-- Document section --
When `stateful=True`, the training dataloader preserves sequence order. PSANN disables shuffling whenever `state_reset` is `"epoch"` or `"none"` so stateful models consume contiguous batches; keep the default `state_reset="batch"` to retain randomised mini-batches.

## Docs and examples

- Examples live in `examples/`; see `docs/examples/README.md` for the curated list (supervised, streaming, HISSO, benchmarks, diagnostics).
- Detailed internals are captured in `TECHNICAL_DETAILS.md`.
- Reward registry usage and custom strategy registration are described in `docs/API.md` under the HISSO section.

## Current status and roadmap

- Predictive extras and growth schedules are gone; legacy `extras_*` arguments are accepted but ignored with warnings for backward compatibility.
- Terminology has converged on `transition_penalty` within HISSO; the `trans_cost` alias still functions but will be removed in a later release.
- CPU benchmarks run in CI; CUDA smoke runs now live under `runs/hisso/dense/` and `runs/hisso/wave_resnet/`.
  - Colab (2025-11-01): dense (seed 7) duration 2.68 s, throughput 203 eps/s, train/val/test loss 0.245/0.304/0.231, reward_mean -0.111; WaveResNet (seed 11) duration 3.34 s, throughput 161 eps/s, train/val/test loss 1.435/1.402/1.569, reward_mean -0.182 (std 0.068).

-- Check your understanding --
1. Answer from the PSANN excerpt:
(a) Which file holds the detailed internals?
(b) Which older alias for `transition_penalty` still works but is due for removal?
(c) What throughput did the WaveResNet run reach on Colab?
2. Carry on writing the PSANN excerpt from its last sentence.
The lines after this PSANN excerpt have no connection to it.

-- Data to examine --
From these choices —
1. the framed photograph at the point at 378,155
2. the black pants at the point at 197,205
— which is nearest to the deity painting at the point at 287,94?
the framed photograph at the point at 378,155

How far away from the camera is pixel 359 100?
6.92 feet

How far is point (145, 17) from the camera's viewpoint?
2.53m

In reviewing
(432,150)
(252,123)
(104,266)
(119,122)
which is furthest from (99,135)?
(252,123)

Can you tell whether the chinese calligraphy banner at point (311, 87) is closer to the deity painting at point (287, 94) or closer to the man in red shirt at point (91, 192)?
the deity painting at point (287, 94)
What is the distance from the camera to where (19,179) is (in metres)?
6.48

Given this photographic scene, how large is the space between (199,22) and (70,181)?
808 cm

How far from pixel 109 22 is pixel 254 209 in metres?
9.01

-- Answers for each item --
1.
(a) `TECHNICAL_DETAILS.md`
(b) `trans_cost`
(c) 161 eps/s

2.
  - Runpod L4 (2025-11-02; AMP float16): WaveResNet small `configs/hisso/wave_resnet_small.yaml` → `runs/hisso/wave_resnet_cuda_runpod_20251102_153117/` — 19.41 s over 1920 episodes (~107.3 eps/s), best_epoch 17, train/val/test 0.621/0.755/0.670, reward_mean -0.114 (std 0.010), turnover 2.69.
  - Note: Colab did not expose CUDA memory metrics; instrument `torch.cuda.max_memory_allocated()` on runpod if co-locating jobs.
- Ongoing cleanup work now lives in `docs/project_cleanup_todo.md` and `docs/repo_hygiene_followups.md`; the historical root checklist moved to `docs/archive/REPO_CLEANUP_TODO.md`.

### Reproducibility

The notebook **PSANN_Parity_and_Probes.ipynb** (now under `notebooks/`) reproduces all key results under compute parity.  
- **Release:** [v1.0.0](https://github.com/Nickm1128/psann/releases/tag/v1.0.0)  
- **DOI:** [doi.org/10.5281/zenodo.17391523](https://doi.org/doi.org/10.5281/zenodo.17391523)  
- **Permalink:** [GitHub](https://github.com/Nickm1128/psann/blob/v1.0.0/notebooks/PSANN_Parity_and_Probes.ipynb)  
- **Render:** [nbviewer](https://nbviewer.org/github/Nickm1128/psann/blob/v1.0.0/notebooks/PSANN_Parity_and_Probes.ipynb)  
- **Run:** [![Open In Colab](https://colab.research.google.com/assets/colab-badge.svg)](https://colab.research.google.com/github/Nickm1128/psann/blob/v1.0.0/notebooks/PSANN_Parity_and_Probes.ipynb)

Experiments used **Python 3.9**, dependencies pinned in `pyproject.toml` (install `[compat]` for constrained environments).
- When using the Colab notebook, set PSANN_PACKAGE_SPEC to the desired release (e.g., 'psann==0.10.10') or a git URL so the wheel includes 'psann.scripts'.